The next bit is the white sauce!
Put 75g of butter into a warm saucepan on the hob with the smallest ring, until the butter melts.
Add the flour and stir together until the butter and flour form a paste. Sometimes this can be tricky and lumpy, but just keep stirring. I find that using a wooden spoon or soft rubber spatula give me the best results.
Next, add your warm milk bit by bit, mixing as you go. For this part I would recommend using a whisk as it aerates and thickens the sauce while also getting rid of any persistent lumps of flour!
Turn up the heat until the sauce begins to boil, and then lower your temperature to simmer. You should have a nice creamy mixture at this stage.

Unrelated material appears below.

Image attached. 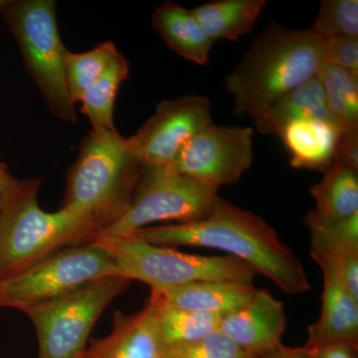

Now for the cheese. Still using your whisk, mix in your blue cheese and your cheddar. Season with a little bit of pepper and, my savory sauce must have: a teaspoon of mustard. If you have never done this, just try it out, I don’t think that you will be disappointed!
Leave your sauce on a low heat.
Now it’s time to layer your lasagna.
People always ask whether you should first soften your lasagna sheets in water. I never do and they are always soft when the dish comes out of the oven. I think that this is to do with using chopped tomatoes which have plenty of juices to soften the sheets as opposed to a jar of ready made sauce which may not have as high a water content.
I just do a bog standard layer of meat and sauce, layer of sheets, layer of sauce, repeat; but some people like some sneaky sheets between the sauce and the meat so if it’s more sheets you’re after, get ’em on.
I leave a bit of extra white sauce for the top layer (I can only ever manage two anyway!) and this time I sprinkled some blue cheese on top which was really divine!
Cook for approximately 25 – 15 minutes (times vary depending on the oven, mine is a fan so it’s a bit quicker) and enjoy your slightly different, but no less delicious chicken lasagna.